CRITÈRES ANATOMOPATHOLOGIQUES
Marge circonférentielle
La marge circonférentielle (ou latérale), dénommée aussi clairance chirurgicale, est la distance entre la zone d’extension
maximale de la tumeur et la surface péritonéale (séreuse). On
considère qu’il y a un envahissement tumoral de la marge circonférentielle si cette distance est inférieure ou égale à 1 mm (8). Le
pronostic d’un cancer colique dépend de la maladie résiduelle
après chirurgie. Une exérèse macroscopiquement incomplète
ou la présence de métastases à distance font classer la maladie
résiduelle R2. Si, en dépit d’une exérèse semblant complète, les
limites proximales, distales ou marginales de la pièce s’avèrent
envahies à l’examen microscopique, la maladie résiduelle est
classée R1. Elle est classée R0 si ces limites sont saines.
Ainsi, lorsqu’une tumeur envahit par contiguïté des organes de
voisinage, les adhérences entre la tumeur et les organes adjacents
contiennent, dans près de deux tiers des cas, des cellules tumorales viables, ce qui justifie théoriquement l’exérèse en bloc de
la tumeur et de l’organe adjacent sans libération préalable des
adhérences. Cela semble confirmé par une étude rétrospective
qui notait un taux de survie à 5 ans après résection en bloc
de 85 %, contre 0 % quand les adhérences tumorales étaient
disséquées (9). L’envahissement par contiguïté d’un organe de
voisinage n’est pas un facteur de mauvais pronostic si l’exérèse
en bloc est possible.
Des métastases ovariennes infracliniques sont présentes chez
1 à 7 % des patientes ayant un cancer colique, et cet envahissement est bilatéral dans plus de 50 % des cas (10). La palpation
systématique des ovaires, avec biopsie et examen extemporané
en cas de doute, est donc recommandée. L’intérêt carcinologique
d’une ovariectomie prophylactique au moment de la colectomie
n’a jamais été démontré (11).
Statut ganglionnaire
Le cancer colique est très lymphophile, et des métastases
ganglionnaires peuvent apparaître dès lors que la tumeur franchit
la musculaire muqueuse. Ces métastases suivent en général les
relais ganglionnaires : ganglions paracoliques, puis pédiculaires.

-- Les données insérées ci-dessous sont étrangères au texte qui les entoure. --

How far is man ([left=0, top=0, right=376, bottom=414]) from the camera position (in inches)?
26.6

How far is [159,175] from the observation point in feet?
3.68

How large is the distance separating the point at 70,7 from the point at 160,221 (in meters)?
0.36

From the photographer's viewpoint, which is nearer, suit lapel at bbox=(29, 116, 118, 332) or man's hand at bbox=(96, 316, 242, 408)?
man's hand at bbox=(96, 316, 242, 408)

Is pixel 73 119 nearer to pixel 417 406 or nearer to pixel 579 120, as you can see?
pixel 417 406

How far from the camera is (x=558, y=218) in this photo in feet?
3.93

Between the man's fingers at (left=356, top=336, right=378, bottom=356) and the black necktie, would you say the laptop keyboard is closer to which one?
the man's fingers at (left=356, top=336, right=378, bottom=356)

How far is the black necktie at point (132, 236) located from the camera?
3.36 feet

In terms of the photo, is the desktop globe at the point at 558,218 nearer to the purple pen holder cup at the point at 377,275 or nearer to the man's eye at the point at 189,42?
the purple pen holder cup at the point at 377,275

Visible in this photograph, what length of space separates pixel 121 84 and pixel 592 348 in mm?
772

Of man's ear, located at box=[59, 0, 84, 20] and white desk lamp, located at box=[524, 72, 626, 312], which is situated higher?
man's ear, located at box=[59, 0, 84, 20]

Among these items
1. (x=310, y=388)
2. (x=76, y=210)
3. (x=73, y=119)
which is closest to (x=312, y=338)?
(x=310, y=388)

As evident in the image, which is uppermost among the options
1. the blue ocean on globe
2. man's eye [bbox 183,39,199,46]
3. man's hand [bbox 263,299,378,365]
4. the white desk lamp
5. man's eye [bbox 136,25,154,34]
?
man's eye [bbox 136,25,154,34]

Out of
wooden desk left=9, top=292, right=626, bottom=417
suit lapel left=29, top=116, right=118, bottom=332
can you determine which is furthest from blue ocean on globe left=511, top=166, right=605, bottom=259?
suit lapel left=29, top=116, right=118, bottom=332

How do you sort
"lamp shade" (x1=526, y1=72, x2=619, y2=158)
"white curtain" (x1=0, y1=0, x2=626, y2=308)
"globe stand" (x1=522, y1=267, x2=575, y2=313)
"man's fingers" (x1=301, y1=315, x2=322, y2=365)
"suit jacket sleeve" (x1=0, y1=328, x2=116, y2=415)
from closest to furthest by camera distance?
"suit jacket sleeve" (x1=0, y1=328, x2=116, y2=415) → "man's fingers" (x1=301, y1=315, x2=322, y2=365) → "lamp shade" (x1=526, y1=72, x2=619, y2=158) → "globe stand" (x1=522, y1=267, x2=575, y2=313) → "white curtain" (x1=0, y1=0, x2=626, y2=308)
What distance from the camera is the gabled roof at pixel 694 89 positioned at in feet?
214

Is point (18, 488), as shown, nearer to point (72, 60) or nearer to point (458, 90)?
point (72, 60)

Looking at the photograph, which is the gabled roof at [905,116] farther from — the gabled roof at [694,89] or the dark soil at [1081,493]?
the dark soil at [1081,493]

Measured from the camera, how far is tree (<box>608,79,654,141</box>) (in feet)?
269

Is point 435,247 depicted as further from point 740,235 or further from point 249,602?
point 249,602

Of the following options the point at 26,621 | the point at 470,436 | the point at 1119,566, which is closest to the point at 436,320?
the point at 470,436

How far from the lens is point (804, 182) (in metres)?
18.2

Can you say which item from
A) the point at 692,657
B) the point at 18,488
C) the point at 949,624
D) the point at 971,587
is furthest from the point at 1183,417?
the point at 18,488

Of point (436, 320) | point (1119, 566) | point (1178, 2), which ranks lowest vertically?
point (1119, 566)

Le nombre de ganglions examinés sur une pièce de colectomie
dépend de la qualité de l’exérèse chirurgicale, mais aussi de celle
de l’examen anatomopathologique.
Le statut ganglionnaire est l’un des principaux facteurs pronostiques. Le nombre de ganglions examinés conditionne le nombre
de ganglions positifs. Il a donc semblé important de déterminer
un nombre minimal de ganglions à examiner par pièce opératoire
pour accroître la fiabilité du statut ganglionnaire. Un nombre
12
minimal de 12 ganglions a été proposé par l’American Joint
Committee on Cancer, en 1997 (12). En France, un minimum de
8 ganglions a été jugé indispensable (13). Le siège des ganglions
a également une importance pronostique, avec des taux de
survie sans récidive à 5 ans de 70 % en cas d’envahissement
de ganglions paracoliques et de 40 % en cas d’envahissement
de ganglions centraux (14). Plusieurs auteurs ont développé la
notion de ganglion sentinelle, comme pour le cancer du sein. Le
ganglion sentinelle est par définition le premier relais ganglionnaire envahi lors de la phase métastatique du cancer. La technique nécessite un repérage peropératoire du ou des ganglions
sentinelles après injection péritumorale d’un colorant ou d’une
solution radioactive. Après quelques minutes, les ganglions se
colorent. Il s’agit d’une technique encore en cours d’évaluation
en pathologie colorectale, car, contrairement à ce qui se pratique
dans le traitement du cancer du sein ou des mélanomes, la
lymphadénectomie standard est toujours préconisée. Le taux
de faux négatifs varie selon les séries de 100 % à 44 % (15). Le
seul intérêt de la technique pourrait être de guider l’analyse de
l’anatomopathologiste sur les ganglions potentiellement métastatiques pour qu’il en fasse une analyse minutieuse.
Autres critères pronostiques
Actuellement, la classification TNM (tumor node metastasis)
précise au mieux l’envahissement pariétal et ganglionnaire et
est indiscutablement la meilleure classification histopronostique
(16). Cette classification fait l’objet d’un consensus international
et est sensiblement identique dans tous les segments du tube
digestif. Elle doit donc être systématiquement utilisée.
Outre le statut ganglionnaire, le pronostic d’un cancer colique
opéré dépend d’autres facteurs qui sont le degré de différenciation et l’existence d’emboles vasculaires.
Le degré de différenciation cellulaire est un facteur pronostique
indépendant, mais, si la différenciation des tumeurs en trois
grades (bien, moyennement et peu différencié) est fiable pour
le même examinateur, il existe de grandes variations interobservateur (17).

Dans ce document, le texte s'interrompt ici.